Wednesday, January 07, 2004

Anarchism, Or The E-volutionary Movement Of The Twenty-first Century: "Everywhere from Eastern Europe to Argentina, from Seattle to Bombay, anarchist ideas and principles are generating new radical dreams and visions. Often their exponents do not call themselves 'anarchists'. There are a host of other names: autonomism, anti-authoritarianism, horizontality, Zapatismo, direct democracy... Still, everywhere one finds the same core principles: decentralization, voluntary association, mutual aid, the network model, and above all, the rejection of any idea that the end justifies the means, let alone that the business of a revolutionary is to seize state power and then begin imposing one's vision at the point of a gun.
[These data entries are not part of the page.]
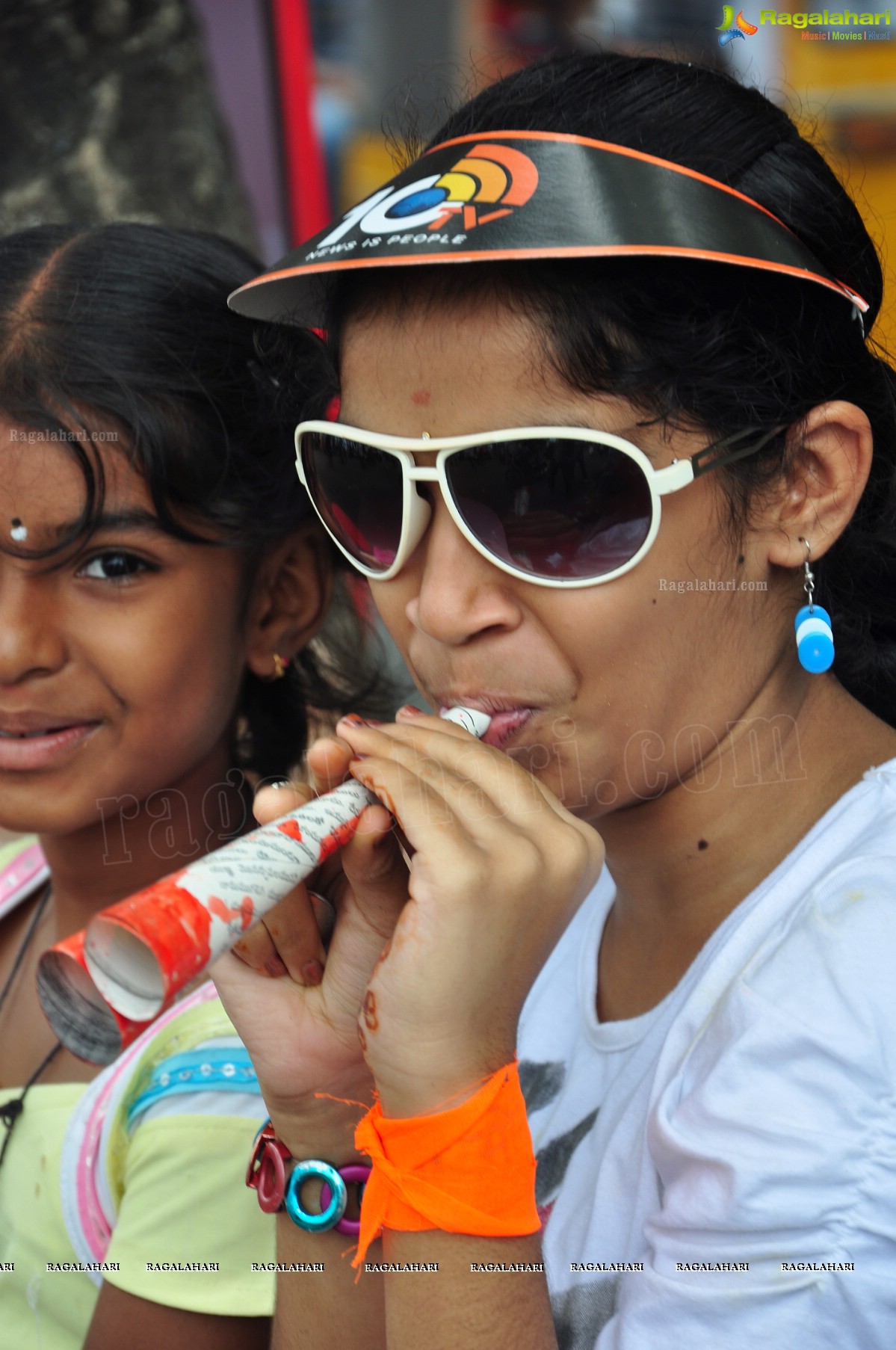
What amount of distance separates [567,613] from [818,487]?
379mm

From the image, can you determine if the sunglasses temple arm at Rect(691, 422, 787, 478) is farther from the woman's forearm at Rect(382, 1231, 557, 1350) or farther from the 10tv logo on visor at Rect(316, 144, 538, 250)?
the woman's forearm at Rect(382, 1231, 557, 1350)

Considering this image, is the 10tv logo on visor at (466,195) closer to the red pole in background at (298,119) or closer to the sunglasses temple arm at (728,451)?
the sunglasses temple arm at (728,451)

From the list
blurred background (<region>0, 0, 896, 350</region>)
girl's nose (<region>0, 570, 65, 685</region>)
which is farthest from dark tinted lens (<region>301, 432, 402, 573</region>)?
blurred background (<region>0, 0, 896, 350</region>)

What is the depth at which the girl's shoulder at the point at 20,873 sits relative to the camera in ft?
8.17

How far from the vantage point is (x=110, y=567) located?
196 centimetres

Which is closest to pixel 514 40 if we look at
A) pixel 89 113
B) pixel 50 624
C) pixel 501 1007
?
pixel 89 113

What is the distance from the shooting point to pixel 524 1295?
1291mm

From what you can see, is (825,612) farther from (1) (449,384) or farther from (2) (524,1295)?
(2) (524,1295)

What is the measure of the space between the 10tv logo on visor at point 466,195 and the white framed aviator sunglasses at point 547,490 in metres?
0.26

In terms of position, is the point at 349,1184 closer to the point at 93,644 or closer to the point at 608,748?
the point at 608,748

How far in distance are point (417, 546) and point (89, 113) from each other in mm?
2739

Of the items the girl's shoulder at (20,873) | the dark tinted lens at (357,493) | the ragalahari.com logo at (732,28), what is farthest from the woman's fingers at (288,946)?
the ragalahari.com logo at (732,28)

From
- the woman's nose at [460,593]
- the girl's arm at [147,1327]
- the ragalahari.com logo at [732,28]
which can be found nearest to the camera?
the woman's nose at [460,593]

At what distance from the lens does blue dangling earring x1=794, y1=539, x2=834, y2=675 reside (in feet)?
5.00
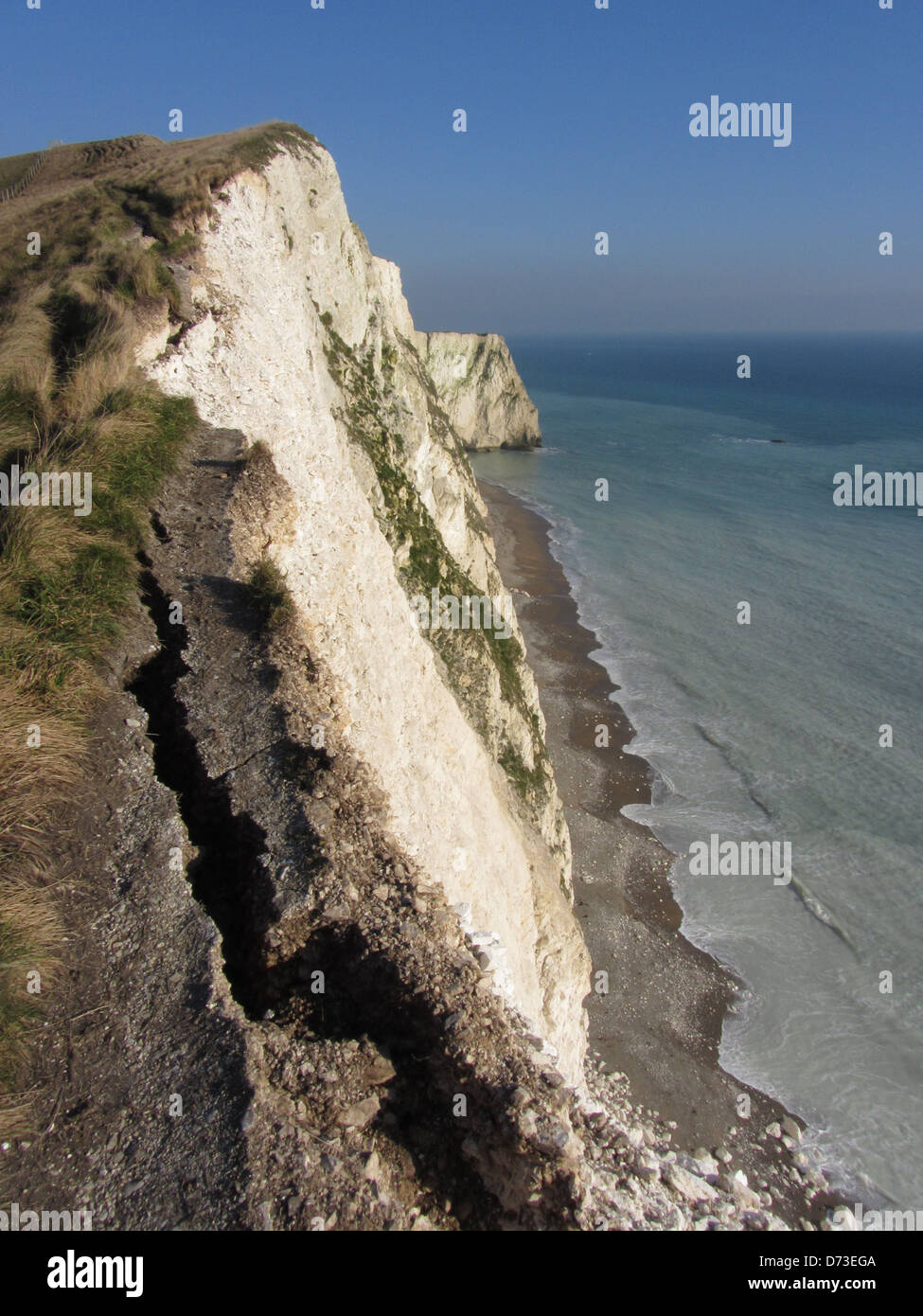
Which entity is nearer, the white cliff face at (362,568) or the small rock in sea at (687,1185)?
the small rock in sea at (687,1185)

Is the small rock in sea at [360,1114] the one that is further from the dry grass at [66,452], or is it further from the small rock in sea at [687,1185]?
the small rock in sea at [687,1185]

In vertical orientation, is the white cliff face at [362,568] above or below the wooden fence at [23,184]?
below

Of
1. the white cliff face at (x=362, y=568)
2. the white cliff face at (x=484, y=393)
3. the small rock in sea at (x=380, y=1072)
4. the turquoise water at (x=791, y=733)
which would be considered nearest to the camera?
the small rock in sea at (x=380, y=1072)

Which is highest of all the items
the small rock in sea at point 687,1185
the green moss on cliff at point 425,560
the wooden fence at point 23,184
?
the wooden fence at point 23,184

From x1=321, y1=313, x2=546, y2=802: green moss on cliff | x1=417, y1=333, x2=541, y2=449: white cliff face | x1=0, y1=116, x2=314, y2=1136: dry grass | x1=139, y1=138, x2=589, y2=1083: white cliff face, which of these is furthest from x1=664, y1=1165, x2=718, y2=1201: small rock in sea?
x1=417, y1=333, x2=541, y2=449: white cliff face

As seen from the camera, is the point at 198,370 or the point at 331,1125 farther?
the point at 198,370

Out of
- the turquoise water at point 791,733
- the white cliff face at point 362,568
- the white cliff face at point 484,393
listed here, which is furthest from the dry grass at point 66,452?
the white cliff face at point 484,393

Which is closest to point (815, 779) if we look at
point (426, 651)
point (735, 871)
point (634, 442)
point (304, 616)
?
point (735, 871)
Above all, anarchism, as an ethics of practice-the idea of building a new society 'within the shell of the old'-has become the basic inspiration of the 'movement of movements' (of which the authors are a part), which has from the start been less about seizing state power than about exposing, de-legitimizing and dismantling mechanisms of rule while winning ever-larger spaces of autonomy and participatory management within it.

"There are some obvious reasons for the appeal of anarchist ideas at the beginning of the 21st century: most obviously, the failures and catastrophes resulting from so many efforts to overcome capitalism by seizing control of the apparatus of government in the 20th. Increasing numbers of revolutionaries have begun to recognize that "the revolution" is not going to come as some great apocalyptic moment, the storming of some global equivalent of the Winter Palace, but a very long process that has been going on for most of human history (even if it has like most things come to accelerate of late) full of strategies of flight and evasion as much as dramatic confrontations, and which will never-indeed, most anarchists feel, should never-come to a definitive conclusion."

"These changes have been difficult to document because so far anarchist ideas have received almost no attention in the academy. There are still thousands of academic Marxists, but almost no academic anarchists. This lag is somewhat difficult to interpret." - Anarchism like georgism suffers from a curious marginalisation in the academy whilst Marxism has had such a massive presence.